As many of these infrastructure components shifted to open-source options, they received a tremendous amount of attention from application developers. The reason for this was two-fold. The first was the fact that these projects were available for download for free--a characteristic the average developer loves in tools and infrastructure. The second is that developers were free to manipulate the entire software infrastructure stack if they so chose--though most rarely, if ever, actually did so.

Here's the thing. Developers who wanted to play with infrastructure code were able to do so for two reasons:

  1. The source code and instructions for building the software were freely available for manipulation on the developer's own system.

  2. The developer could then build and deploy the software on said system to test and then utilize any changes.

What changes in cloud computing is that deployment of infrastructure software is strictly under the control of the cloud service provider. If I'm a user of Google App Engine, for example, I can't go into the source code for their management systems, change something to suit me, and push it out to the wider Google service environment.

Of course, we want it that way--it would be ridiculous to allow anyone who wants to change the way App Engine works to affect all other users of that environment. The security implications alone make that completely unreasonable, much less the other operational problems it would present.

Which means that the only users of open-source infrastructure projects in the public cloud are the cloud providers. They may see themselves as responsible users of open source and contribute back, or they may not. In any case, the incentive for the average application developer to delve into infrastructure code is weakened, if not removed outright.

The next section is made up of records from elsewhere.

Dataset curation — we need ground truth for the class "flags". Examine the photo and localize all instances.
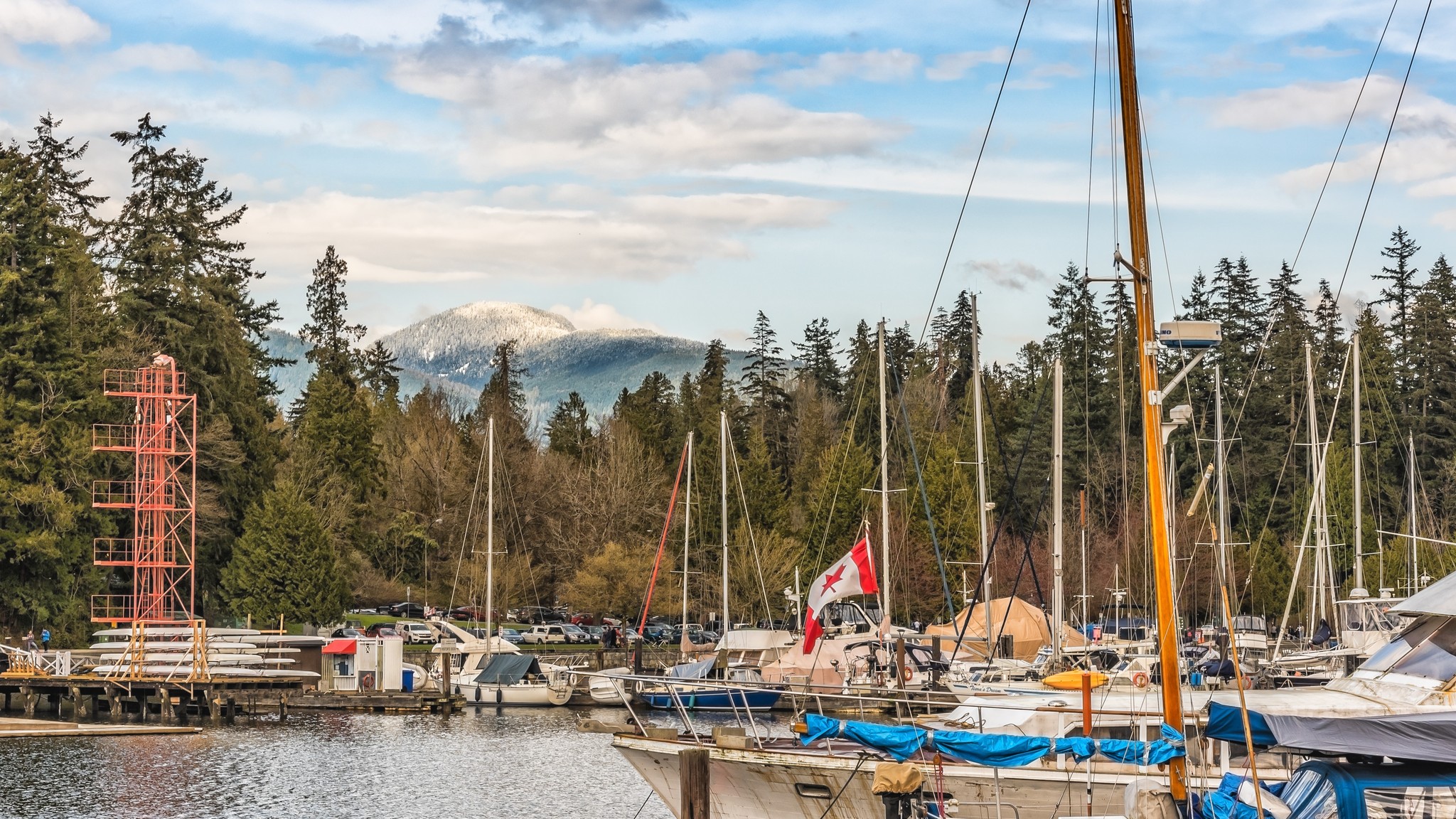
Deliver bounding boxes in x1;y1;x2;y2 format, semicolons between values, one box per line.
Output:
426;608;435;615
803;527;879;657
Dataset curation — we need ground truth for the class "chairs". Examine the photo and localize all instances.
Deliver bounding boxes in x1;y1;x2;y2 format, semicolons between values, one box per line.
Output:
688;631;692;634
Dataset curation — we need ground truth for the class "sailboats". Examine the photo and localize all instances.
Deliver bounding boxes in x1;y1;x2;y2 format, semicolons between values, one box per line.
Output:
402;0;1456;819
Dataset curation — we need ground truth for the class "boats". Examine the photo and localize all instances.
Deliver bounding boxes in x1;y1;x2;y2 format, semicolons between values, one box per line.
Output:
89;627;321;677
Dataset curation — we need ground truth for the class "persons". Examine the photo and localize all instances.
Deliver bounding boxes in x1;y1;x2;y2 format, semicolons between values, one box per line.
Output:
40;627;50;653
27;631;40;653
601;626;623;649
1271;623;1304;641
911;620;923;634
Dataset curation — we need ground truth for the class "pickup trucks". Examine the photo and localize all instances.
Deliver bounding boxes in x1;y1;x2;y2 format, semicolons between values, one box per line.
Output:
520;625;566;645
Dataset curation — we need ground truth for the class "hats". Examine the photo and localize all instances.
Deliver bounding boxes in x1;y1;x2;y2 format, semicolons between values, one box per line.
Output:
617;627;620;630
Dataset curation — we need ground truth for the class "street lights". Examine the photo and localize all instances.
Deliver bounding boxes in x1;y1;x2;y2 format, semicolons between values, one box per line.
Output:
425;519;442;621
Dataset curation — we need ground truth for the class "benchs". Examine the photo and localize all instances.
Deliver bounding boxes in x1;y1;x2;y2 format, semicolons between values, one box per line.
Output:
599;640;632;648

The good news is that "infrastructure as a service" companies like Rackspace, Terremark, or Amazon leave so much of the software infrastructure up to their customers (such as operating systems and middleware) that it will be quite some time before most projects see this effect. In fact, it might accelerate interest in the short term.

However, as "platform as a service" offerings proliferate, and enterprise developers increasingly go for the path of least resistance, it may only be a matter of time until most cloud infrastructure is supported only by the professional operations teams behind cloud services.

Ultimately, I think one of two things will happen. Either the cloud community will find ways to ensure that open-source infrastructure projects are highly visible to end users and encourage innovation by the larger community, or most such projects will be supported only by cloud providers who--as competitive businesses--will seek opportunities for differentiation. That, in turn, may actually kill the advantages of open source for those organizations, and cause increased forking or even abandonment of open-source projects.

I'm not sure how all of this will work out, but I am fascinated by the possibility of increased competition between a shrinking pool of active contributors to common open-source infrastructure projects. Will open source suffer, or will the developer community find innovative new ways to keep open-source infrastructure accessible to application developers using cloud services?